I’ve also learned that while prices can go down again, as it did for items such as canola oil and coffee (although not as low as it was beforehand), stealth inflation packaging is a great way for producers and grocers to gain a little bit more profit margin on their goods. From what I’ve seen, it’s a great way to ensure a little extra profit margin as nominal prices go down on the newly repackaged item but not enough on a per ounce basis to make it truly cheaper. It also resets the scale as it were, so that there’s a new baseline price upon which they can act in the future and over time, people will lose sight of how much the original price actually was.
But these factors are truly only temporary factors that can be remedied – and largely have been – with a change in situation. As the QE programs ended, the hot money flows have diminished significantly and the supply issues will ameliorate over time as either supplies again increase or demand is shifted away and to other items so that there’s a new equilibrium reached. In each of the commodities already listed – sugar, aluminum foil, coffee and cooking oil – the prices have either stabilized or again dropped, although not to the original level because prices never drop as readily as they increase (thank you, grocers and producers).
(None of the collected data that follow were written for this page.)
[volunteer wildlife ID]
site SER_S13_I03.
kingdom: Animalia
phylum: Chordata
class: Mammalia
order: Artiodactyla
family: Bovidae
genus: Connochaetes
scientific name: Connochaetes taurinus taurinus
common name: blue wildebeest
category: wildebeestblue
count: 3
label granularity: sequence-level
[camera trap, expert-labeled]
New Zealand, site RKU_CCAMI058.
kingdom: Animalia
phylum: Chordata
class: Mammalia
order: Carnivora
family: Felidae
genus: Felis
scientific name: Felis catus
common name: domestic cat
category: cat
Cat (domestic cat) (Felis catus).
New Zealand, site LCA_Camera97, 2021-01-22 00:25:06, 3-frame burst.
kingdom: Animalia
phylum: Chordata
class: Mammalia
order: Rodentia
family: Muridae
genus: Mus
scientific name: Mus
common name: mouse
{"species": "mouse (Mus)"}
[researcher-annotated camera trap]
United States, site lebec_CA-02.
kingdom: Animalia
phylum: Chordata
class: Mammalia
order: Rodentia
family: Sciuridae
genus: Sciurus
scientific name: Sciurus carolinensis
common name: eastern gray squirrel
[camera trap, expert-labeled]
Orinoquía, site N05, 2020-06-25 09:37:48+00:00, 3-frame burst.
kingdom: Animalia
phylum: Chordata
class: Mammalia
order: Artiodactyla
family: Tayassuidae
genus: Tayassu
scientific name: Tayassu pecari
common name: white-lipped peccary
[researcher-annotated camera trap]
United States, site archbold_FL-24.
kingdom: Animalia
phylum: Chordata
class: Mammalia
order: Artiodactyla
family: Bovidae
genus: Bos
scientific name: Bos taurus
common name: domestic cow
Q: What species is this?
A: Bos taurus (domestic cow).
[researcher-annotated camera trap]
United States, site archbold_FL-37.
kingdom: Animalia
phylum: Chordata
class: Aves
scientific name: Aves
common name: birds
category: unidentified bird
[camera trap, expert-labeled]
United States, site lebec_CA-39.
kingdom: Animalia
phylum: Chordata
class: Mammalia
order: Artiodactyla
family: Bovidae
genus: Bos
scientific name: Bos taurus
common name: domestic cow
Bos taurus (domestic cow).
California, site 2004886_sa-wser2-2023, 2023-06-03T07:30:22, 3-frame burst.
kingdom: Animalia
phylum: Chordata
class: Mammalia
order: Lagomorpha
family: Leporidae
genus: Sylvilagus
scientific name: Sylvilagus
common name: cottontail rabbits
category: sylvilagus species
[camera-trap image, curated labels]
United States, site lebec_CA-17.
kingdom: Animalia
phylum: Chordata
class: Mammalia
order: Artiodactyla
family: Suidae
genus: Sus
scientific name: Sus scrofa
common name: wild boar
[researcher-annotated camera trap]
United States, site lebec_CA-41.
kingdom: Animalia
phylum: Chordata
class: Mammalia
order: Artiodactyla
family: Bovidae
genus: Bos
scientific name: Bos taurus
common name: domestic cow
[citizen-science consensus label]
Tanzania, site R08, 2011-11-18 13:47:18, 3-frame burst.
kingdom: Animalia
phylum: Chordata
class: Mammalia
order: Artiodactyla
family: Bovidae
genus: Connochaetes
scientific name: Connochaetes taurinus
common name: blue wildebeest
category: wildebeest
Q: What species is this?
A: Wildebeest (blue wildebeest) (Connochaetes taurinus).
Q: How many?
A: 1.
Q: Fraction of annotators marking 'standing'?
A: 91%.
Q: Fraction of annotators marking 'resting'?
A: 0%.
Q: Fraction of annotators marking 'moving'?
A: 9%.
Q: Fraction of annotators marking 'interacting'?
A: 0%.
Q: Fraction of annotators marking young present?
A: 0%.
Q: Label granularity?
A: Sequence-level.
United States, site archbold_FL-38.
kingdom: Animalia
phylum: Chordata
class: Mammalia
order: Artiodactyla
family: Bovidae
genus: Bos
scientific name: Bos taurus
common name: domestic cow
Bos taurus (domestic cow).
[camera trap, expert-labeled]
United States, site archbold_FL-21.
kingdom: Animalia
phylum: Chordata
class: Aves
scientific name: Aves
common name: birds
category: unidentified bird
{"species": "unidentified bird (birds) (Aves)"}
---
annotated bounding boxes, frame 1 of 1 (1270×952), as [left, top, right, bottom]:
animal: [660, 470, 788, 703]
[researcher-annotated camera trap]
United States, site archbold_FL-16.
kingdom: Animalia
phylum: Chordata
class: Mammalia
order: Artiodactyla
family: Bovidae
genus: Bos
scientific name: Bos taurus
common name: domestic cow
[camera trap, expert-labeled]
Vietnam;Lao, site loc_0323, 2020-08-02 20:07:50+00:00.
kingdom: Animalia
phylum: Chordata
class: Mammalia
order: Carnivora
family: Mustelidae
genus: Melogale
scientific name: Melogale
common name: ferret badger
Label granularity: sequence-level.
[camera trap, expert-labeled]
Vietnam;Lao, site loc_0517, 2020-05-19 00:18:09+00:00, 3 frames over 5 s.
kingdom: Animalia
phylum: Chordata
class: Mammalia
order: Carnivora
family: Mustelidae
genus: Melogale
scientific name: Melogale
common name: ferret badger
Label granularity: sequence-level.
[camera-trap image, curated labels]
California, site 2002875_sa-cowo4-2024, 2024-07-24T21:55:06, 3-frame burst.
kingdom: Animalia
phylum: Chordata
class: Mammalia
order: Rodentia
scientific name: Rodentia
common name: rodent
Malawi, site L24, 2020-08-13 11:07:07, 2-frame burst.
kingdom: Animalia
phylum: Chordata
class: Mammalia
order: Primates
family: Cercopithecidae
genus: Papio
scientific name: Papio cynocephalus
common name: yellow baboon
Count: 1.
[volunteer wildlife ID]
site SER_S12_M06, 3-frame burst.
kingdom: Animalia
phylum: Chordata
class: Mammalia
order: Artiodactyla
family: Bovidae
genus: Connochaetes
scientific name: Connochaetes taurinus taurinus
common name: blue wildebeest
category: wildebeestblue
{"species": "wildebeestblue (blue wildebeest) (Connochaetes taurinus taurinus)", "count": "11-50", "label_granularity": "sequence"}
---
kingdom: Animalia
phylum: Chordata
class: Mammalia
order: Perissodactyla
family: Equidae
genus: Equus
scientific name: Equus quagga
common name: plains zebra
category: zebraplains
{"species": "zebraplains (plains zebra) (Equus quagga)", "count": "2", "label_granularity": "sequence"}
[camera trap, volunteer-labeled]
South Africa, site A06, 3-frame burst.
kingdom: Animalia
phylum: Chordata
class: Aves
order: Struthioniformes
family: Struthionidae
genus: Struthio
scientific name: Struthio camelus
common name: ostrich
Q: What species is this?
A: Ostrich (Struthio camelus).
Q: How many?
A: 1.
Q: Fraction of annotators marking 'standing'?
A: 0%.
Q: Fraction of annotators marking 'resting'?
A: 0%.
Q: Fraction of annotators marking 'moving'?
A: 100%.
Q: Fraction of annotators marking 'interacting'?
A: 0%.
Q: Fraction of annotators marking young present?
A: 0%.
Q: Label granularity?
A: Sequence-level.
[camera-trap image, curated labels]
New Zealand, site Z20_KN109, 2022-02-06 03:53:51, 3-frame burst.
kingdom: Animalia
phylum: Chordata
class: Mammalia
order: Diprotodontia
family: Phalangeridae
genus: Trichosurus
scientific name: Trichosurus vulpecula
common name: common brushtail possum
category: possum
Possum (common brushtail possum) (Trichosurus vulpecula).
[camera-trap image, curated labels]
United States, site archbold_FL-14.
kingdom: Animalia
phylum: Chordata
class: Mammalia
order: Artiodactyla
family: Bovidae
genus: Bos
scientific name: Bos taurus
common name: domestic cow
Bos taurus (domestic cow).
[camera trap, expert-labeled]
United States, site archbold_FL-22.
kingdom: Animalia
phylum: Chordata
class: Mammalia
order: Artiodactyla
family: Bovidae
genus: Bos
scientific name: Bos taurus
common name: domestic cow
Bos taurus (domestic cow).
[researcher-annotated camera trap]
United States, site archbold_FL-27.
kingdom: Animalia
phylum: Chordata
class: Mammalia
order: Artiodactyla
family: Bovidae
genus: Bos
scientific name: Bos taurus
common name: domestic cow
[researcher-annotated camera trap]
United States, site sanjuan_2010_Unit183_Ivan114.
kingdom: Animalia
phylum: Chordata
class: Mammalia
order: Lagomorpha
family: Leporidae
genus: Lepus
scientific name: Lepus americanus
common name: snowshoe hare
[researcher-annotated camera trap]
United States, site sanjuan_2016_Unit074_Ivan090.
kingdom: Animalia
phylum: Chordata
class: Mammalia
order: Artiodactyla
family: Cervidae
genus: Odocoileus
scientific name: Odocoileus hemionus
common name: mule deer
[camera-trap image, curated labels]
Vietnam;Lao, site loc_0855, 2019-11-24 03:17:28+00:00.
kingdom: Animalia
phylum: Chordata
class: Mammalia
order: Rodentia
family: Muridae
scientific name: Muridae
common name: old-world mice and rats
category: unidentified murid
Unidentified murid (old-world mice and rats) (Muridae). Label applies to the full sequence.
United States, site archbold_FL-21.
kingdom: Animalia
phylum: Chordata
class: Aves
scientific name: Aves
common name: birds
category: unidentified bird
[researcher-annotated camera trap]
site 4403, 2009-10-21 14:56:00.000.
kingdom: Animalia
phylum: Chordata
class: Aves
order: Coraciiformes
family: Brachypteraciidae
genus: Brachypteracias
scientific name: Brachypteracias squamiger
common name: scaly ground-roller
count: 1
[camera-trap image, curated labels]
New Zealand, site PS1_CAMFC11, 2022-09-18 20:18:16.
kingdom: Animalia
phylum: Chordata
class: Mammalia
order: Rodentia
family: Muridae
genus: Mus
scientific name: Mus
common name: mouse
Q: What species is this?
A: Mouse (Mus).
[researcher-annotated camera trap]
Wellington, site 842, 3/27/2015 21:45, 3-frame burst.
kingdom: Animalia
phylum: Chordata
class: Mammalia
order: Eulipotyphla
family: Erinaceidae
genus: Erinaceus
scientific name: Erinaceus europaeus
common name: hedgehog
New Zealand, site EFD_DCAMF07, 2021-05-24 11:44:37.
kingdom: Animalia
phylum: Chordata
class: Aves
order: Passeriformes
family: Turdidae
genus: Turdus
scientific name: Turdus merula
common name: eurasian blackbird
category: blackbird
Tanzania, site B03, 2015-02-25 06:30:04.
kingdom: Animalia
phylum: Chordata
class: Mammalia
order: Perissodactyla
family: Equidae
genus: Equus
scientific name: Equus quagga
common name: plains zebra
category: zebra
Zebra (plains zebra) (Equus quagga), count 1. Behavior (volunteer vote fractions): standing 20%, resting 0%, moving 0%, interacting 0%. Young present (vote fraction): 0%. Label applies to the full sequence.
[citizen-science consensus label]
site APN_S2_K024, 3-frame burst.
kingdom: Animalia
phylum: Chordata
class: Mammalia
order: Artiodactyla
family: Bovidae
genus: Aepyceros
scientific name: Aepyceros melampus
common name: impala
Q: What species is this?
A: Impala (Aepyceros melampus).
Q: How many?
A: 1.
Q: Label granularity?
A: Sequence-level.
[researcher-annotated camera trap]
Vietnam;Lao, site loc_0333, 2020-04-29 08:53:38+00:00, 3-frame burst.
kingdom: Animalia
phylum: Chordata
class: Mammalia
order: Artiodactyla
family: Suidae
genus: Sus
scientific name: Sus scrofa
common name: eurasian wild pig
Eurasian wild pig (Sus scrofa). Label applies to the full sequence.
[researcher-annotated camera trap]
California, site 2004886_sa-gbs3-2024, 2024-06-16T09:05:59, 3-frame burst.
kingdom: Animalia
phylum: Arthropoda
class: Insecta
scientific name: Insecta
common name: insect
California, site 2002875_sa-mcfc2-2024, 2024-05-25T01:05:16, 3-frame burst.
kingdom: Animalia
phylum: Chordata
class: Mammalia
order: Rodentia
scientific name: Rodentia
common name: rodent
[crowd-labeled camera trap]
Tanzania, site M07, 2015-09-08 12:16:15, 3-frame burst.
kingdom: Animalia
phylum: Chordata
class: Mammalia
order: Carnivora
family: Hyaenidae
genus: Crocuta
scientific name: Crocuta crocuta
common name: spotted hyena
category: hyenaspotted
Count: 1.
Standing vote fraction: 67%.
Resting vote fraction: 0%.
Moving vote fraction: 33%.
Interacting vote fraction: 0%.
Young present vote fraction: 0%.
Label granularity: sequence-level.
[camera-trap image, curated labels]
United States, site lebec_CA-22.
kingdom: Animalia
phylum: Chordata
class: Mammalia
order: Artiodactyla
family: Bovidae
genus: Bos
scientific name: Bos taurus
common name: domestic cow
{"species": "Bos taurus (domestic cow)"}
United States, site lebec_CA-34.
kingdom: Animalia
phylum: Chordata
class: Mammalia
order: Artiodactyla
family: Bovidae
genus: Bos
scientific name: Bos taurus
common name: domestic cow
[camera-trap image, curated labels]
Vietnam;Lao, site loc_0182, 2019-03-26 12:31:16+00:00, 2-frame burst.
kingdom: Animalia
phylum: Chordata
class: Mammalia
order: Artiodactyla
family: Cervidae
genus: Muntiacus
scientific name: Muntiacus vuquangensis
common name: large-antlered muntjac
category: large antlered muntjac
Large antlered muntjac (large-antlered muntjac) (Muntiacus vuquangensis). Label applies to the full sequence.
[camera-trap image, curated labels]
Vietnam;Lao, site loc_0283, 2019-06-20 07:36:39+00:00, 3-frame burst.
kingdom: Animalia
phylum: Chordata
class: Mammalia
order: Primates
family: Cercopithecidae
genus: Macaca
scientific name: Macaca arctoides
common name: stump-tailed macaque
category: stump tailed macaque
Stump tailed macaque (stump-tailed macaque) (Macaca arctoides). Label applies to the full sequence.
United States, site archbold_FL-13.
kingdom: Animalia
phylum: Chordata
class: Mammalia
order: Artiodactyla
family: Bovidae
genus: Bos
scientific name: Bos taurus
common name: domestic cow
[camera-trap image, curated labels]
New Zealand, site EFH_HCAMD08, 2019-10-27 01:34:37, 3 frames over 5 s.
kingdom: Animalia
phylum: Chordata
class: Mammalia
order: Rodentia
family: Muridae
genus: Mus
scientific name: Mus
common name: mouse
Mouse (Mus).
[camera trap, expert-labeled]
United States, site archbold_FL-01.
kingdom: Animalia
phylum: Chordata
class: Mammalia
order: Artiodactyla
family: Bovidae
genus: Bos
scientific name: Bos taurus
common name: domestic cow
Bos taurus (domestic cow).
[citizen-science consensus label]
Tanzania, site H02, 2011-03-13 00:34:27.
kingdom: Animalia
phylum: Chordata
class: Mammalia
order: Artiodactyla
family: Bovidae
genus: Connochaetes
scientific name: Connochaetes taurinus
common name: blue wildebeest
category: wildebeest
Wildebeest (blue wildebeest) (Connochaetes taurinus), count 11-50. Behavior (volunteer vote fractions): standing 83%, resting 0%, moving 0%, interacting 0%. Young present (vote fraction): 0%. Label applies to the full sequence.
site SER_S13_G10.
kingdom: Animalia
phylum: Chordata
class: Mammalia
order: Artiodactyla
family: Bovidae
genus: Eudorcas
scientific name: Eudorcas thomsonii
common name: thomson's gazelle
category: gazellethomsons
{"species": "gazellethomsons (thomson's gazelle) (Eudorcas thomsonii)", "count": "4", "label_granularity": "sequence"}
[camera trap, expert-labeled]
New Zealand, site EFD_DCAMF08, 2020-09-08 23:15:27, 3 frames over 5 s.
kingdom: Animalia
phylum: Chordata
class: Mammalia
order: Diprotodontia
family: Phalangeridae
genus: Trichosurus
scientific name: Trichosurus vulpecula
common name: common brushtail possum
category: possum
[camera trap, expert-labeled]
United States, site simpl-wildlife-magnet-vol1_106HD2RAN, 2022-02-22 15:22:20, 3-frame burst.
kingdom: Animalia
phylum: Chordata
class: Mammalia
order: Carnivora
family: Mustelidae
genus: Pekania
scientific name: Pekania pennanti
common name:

So the Food-Only Subindex rose over four years from a baseline of 100 in November 2010 to a high point of 115.13 in December, 2014 and it was this period that demonstrated the effect of the various factors as they overtook the effects of the deflation so feared by the Federal Reserve and other assorted central banks. But it was in the ten month period from January to October 2015 that deflation took the reins from the other factors as the Food-Only Subindex literally collapsed from December’s 115.13 to this month’s level of 106.17 – a drop of 53% in a period of time only a fifth of that through which the index rose. Despite the best efforts of the Federal Reserve to move prices upwards, it was in this ten month period that the deflation that it so feared came through as the effects of lower incomes and increased food stamp usage finally surged through the mass economy. Grocers aren’t stupid. They live with a thin profit margin and as a result are sensitive to their customers’ needs, wants and especially circumstances. It’s been in these past ten months that another process, more violent, as surged through as the grocers have found new suppliers willing and able to provide lower-priced alternatives to their clientele. The Great Depression taught that in a deflationary environment, few businesses survive and the three grocers have each gone to lengths to fight one another – and Walmart – for market share, rolling out new pricing strategies as well as simply finding new suppliers to provide the lowest cost alternatives for the customers. Yes, other prices are increasing such as rent, health care and tuition. But when looked at on a market basket basis, it’s the grocery where prices have crashed.
People often learn best when presented with an illustrative point or analogy and it’s here that I’ve struggled for some while to find the right one to drive the point home. Until this past weekend when I went camping with Youngest’s scout troop and came down to the kitchen area early one morning for a coffee to kickstart the day. As I sipped the scalding black coffee, I looked at the scoutmaster’s camp stove and noted a pot with a lid to heat up hot water. But what was different about this pot was that there was a built-in spigot that extended from the bottom and allowed a person to dispense hot water without having to remove the lid or worry about ladles and it was this pot that struck me as the best example of the interplay amongst inflationary and deflationary factors. Think of the economy and prices in the most general terms as a pot on a stove and prices as the level of the heated water within the pot. Economic activity is moved by transactions much as water is heated by a source and as the economic activity increases, it heats the economy and prices will generally rise much as the water level in a heated pot will rise when the lid is on. That’s the view that’s been taken by the economists and it’s to this end that all actions have been taken. Prices have risen due to some of the factors that we’ve discussed before, the level bubbling due to supply shortages and hot money flows and for all of the effort, the pot really does appear to be active and hot. But if you keep the heat on the pot yet use the spigot to remove water from the pot for a cup of instant coffee or oatmeal, the water within will continue to boil and bubble and yet the water level will drop despite the heat and this is the deflationary effect. It doesn’t matter what occurs with the other factors. Prices for individual items can rise like a bubble, but on a cumulative basis, the price level will drop as the incomes – the water – drain away. Customers can and will alter their buying habits, replacing steak with inferior goods or simply doing without and the grocers and producers will have to do whatever they can in order to continue to make sales. And when they can do no more, they’ll simply go out of business like their predecessors in the Great Depression.
So what will be the outcome of this thus-far eight year trip down the monetary rabbit hole? Will there be hyperinflation that destroys the currency or will deflation win out? The sad reality is that nobody really knows now since the central banks took actions that literally destroyed the metrics that were used to understand what was happening around us. This isn’t a national pricing project as several respected financial/economics bloggers have correctly pointed out and I’m not about to pretend that it is; but I do believe that it can and does serve as a reliable datapoint for those who are interested. And if you’re interested in doing this to satisfy your own curiosity, just be sure to be consistent in the marketbasket over time. But even if you don’t go this far, make it a point to pay greater attention to what you’re seeing in the stores and on the streets, because it’s our own inattention that has helped this monetary nonsense flourish.